Add latency measurement service to VC (#4024)

## Issue Addressed

NA

## Proposed Changes

Adds a service which periodically polls (11s into each mainnet slot) the `node/version` endpoint on each BN and roughly measures the round-trip latency. The latency is exposed as a `DEBG` log and a Prometheus metric.
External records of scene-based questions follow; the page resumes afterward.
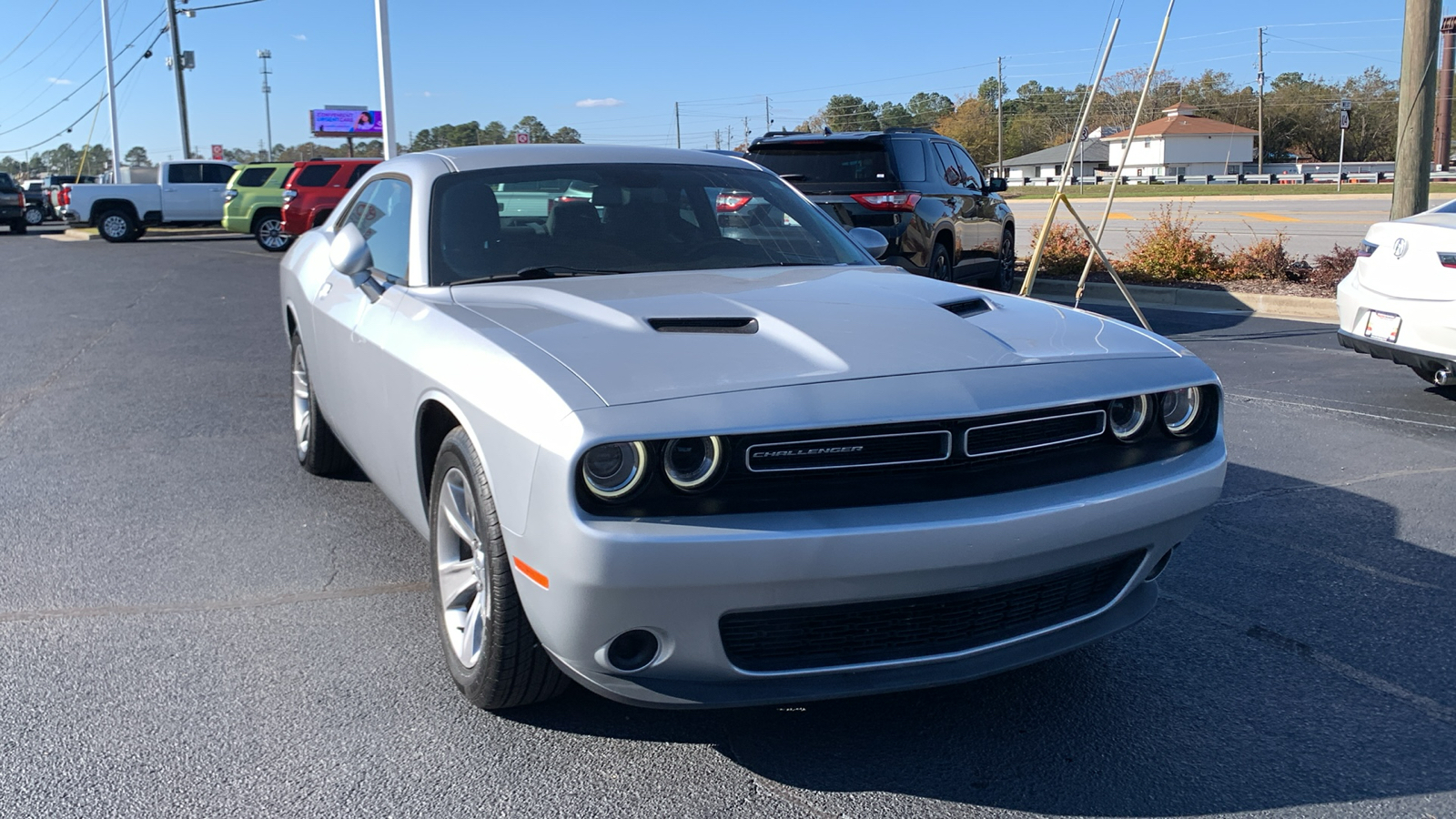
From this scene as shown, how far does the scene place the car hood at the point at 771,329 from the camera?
256cm

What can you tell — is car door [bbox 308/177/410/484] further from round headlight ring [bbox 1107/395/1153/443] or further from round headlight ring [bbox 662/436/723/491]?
round headlight ring [bbox 1107/395/1153/443]

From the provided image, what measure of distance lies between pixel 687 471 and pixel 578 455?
27 centimetres

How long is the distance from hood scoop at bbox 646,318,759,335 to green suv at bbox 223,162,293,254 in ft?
73.4

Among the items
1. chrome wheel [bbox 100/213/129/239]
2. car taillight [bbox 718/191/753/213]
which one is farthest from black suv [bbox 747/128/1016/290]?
chrome wheel [bbox 100/213/129/239]

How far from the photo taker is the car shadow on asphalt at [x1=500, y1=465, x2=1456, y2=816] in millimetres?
2664

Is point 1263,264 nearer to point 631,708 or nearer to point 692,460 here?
point 631,708

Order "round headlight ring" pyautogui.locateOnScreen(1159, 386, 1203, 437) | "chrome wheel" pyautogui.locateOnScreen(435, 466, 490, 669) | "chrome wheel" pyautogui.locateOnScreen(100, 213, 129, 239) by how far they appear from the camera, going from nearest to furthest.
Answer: "chrome wheel" pyautogui.locateOnScreen(435, 466, 490, 669)
"round headlight ring" pyautogui.locateOnScreen(1159, 386, 1203, 437)
"chrome wheel" pyautogui.locateOnScreen(100, 213, 129, 239)

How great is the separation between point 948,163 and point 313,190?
14.3 m

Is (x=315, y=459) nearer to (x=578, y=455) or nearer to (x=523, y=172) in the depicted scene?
(x=523, y=172)

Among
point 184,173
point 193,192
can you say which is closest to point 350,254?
point 193,192

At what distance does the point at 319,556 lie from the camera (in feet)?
14.1

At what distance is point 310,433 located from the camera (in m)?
5.22

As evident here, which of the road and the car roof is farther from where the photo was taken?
the road

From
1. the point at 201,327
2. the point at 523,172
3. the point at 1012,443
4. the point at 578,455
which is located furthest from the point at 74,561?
the point at 201,327
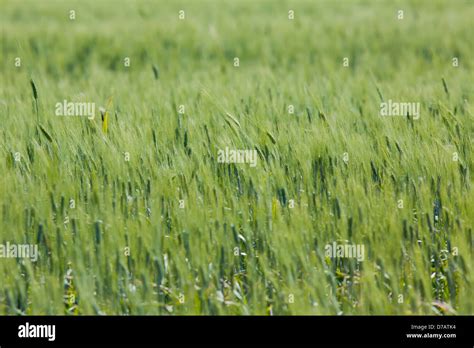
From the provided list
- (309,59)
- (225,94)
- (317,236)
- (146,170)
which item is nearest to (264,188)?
(317,236)

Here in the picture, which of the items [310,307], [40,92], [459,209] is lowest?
[310,307]

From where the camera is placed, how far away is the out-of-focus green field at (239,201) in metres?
2.64

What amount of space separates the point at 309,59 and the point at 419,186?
11.0 feet

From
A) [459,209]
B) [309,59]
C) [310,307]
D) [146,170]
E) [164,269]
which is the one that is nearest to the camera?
[310,307]

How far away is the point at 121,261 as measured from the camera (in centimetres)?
265

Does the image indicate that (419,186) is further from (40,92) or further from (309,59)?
(309,59)

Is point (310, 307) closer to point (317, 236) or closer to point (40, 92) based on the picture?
point (317, 236)

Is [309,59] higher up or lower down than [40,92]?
higher up

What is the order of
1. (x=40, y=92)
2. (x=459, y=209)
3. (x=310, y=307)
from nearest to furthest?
(x=310, y=307) → (x=459, y=209) → (x=40, y=92)

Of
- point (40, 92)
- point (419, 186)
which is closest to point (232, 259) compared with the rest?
point (419, 186)

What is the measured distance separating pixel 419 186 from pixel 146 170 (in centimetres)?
112

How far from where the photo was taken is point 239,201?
121 inches

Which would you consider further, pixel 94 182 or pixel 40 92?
pixel 40 92

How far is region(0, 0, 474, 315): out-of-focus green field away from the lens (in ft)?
8.67
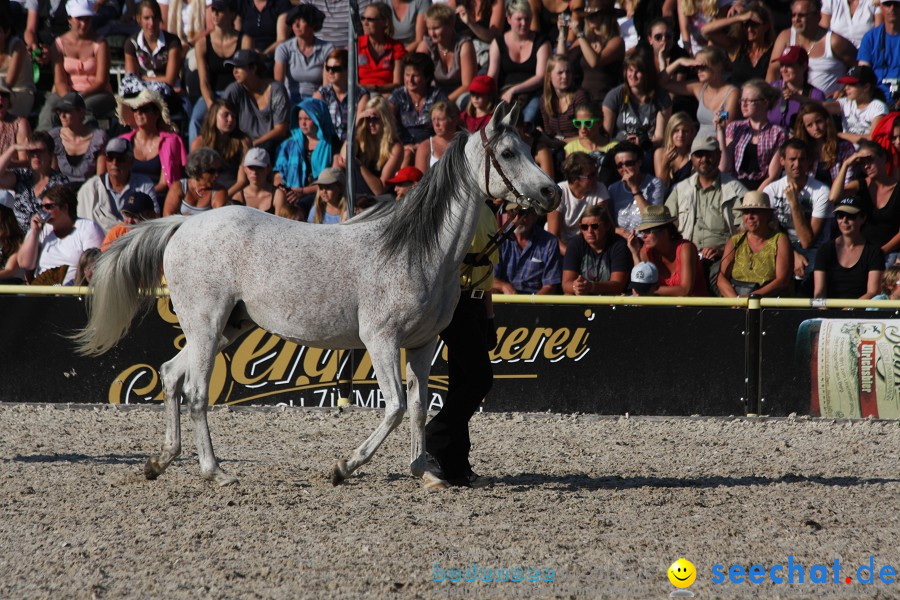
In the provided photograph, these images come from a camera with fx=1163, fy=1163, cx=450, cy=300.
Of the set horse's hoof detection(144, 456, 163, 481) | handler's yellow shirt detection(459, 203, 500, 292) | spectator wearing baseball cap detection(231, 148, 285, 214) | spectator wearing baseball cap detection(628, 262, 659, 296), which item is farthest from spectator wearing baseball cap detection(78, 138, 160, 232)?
handler's yellow shirt detection(459, 203, 500, 292)

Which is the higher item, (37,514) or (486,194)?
(486,194)

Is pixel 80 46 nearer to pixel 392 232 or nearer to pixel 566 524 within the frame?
pixel 392 232

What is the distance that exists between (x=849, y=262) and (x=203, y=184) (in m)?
6.07

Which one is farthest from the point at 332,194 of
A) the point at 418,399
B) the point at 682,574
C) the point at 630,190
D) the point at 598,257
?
the point at 682,574

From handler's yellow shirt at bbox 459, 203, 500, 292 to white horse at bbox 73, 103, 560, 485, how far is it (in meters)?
0.19

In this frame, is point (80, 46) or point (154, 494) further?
point (80, 46)

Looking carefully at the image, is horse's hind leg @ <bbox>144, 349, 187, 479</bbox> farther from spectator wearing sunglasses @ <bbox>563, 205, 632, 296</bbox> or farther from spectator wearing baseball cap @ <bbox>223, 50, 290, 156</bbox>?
spectator wearing baseball cap @ <bbox>223, 50, 290, 156</bbox>

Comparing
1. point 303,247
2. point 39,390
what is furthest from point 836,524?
point 39,390

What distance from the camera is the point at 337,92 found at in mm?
12336

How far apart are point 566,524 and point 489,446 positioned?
2.60 metres

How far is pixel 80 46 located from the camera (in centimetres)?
1354

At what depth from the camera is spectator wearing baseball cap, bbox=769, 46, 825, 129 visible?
11.1 m

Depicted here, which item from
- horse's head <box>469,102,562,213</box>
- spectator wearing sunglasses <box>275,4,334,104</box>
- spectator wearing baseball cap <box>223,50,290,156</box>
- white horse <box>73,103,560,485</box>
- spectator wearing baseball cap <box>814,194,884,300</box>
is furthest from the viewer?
spectator wearing sunglasses <box>275,4,334,104</box>

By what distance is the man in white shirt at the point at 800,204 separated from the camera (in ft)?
34.2
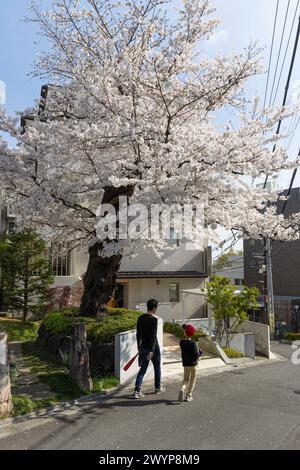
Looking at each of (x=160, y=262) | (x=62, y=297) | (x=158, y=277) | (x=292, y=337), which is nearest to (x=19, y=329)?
(x=62, y=297)

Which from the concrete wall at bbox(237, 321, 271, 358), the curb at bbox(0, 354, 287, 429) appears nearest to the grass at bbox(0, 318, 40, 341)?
the curb at bbox(0, 354, 287, 429)

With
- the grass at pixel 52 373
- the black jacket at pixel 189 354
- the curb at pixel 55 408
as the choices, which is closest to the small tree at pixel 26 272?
the grass at pixel 52 373

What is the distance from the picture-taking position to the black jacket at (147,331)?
724 cm

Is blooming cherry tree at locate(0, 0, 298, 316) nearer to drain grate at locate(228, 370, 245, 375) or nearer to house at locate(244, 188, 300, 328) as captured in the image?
drain grate at locate(228, 370, 245, 375)

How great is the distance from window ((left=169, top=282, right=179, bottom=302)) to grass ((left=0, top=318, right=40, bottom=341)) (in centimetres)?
837

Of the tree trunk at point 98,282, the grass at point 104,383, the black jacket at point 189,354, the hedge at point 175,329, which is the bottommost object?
the hedge at point 175,329

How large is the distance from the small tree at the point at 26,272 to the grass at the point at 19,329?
0.62 meters

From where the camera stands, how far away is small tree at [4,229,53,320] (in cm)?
1551

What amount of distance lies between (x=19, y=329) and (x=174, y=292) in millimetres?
9923

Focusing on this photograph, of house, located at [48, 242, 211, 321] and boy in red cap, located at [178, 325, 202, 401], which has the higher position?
house, located at [48, 242, 211, 321]

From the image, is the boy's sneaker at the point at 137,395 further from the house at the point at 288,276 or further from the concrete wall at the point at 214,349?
A: the house at the point at 288,276

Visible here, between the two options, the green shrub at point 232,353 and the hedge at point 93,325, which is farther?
the green shrub at point 232,353

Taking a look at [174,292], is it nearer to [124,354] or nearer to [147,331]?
[124,354]
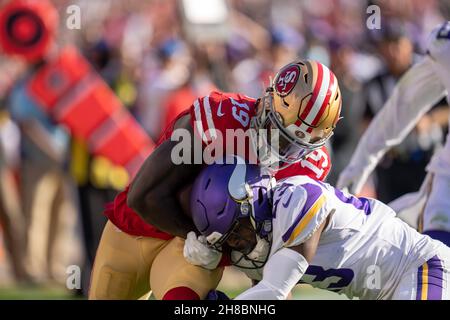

The `--latency-measurement-service` has been added to the VC, with the following options:

- `--latency-measurement-service true`: enable the service (default).
    - `--latency-measurement-service`: (without a value) has the same effect.
- `--latency-measurement-service false`: disable the service.

## Additional Info

Whilst looking at our staking setup, I think the BN+VC latency is contributing to late blocks. Now that we have to wait for the builders to respond it's nice to try and do everything we can to reduce that latency. Having visibility is the first step.
This commit is contained in:
Paul Hauner
2023-03-05 23:43:29 +00:00
parent cac3a66be4
commit 6e15533b54
7 changed files with 165 additions and 1 deletions

View File

@@ -0,0 +1,58 @@
use crate::{http_metrics::metrics, BeaconNodeFallback};
use environment::RuntimeContext;
use slog::debug;
use slot_clock::SlotClock;
use std::sync::Arc;
use tokio::time::sleep;
use types::EthSpec;
/// The latency service will run 11/12ths of the way through the slot.
pub const SLOT_DELAY_MULTIPLIER: u32 = 11;
pub const SLOT_DELAY_DENOMINATOR: u32 = 12;
/// Starts a service that periodically checks the latency between the VC and the
/// candidate BNs.
pub fn start_latency_service<T: SlotClock + 'static, E: EthSpec>(
context: RuntimeContext<E>,
slot_clock: T,
beacon_nodes: Arc<BeaconNodeFallback<T, E>>,
) {
let log = context.log().clone();
let future = async move {
loop {
let sleep_time = slot_clock
.duration_to_next_slot()
.map(|next_slot| {
// This is 11/12ths through the next slot. On mainnet this
// will happen in the 11th second of each slot, one second
// before the next slot.
next_slot + (next_slot / SLOT_DELAY_DENOMINATOR) * SLOT_DELAY_MULTIPLIER
})
// If we can't read the slot clock, just wait one slot. Running
// the measurement at a non-exact time is not a big issue.
.unwrap_or_else(|| slot_clock.slot_duration());
// Sleep until it's time to perform the measurement.
sleep(sleep_time).await;
for measurement in beacon_nodes.measure_latency().await {
if let Some(latency) = measurement.latency {
debug!(
log,
"Measured BN latency";
"node" => &measurement.beacon_node_id,
"latency" => latency.as_millis(),
);
metrics::observe_timer_vec(
&metrics::VC_BEACON_NODE_LATENCY,
&[&measurement.beacon_node_id],
latency,
)
}
}
}
};
context.executor.spawn(future, "latency");
}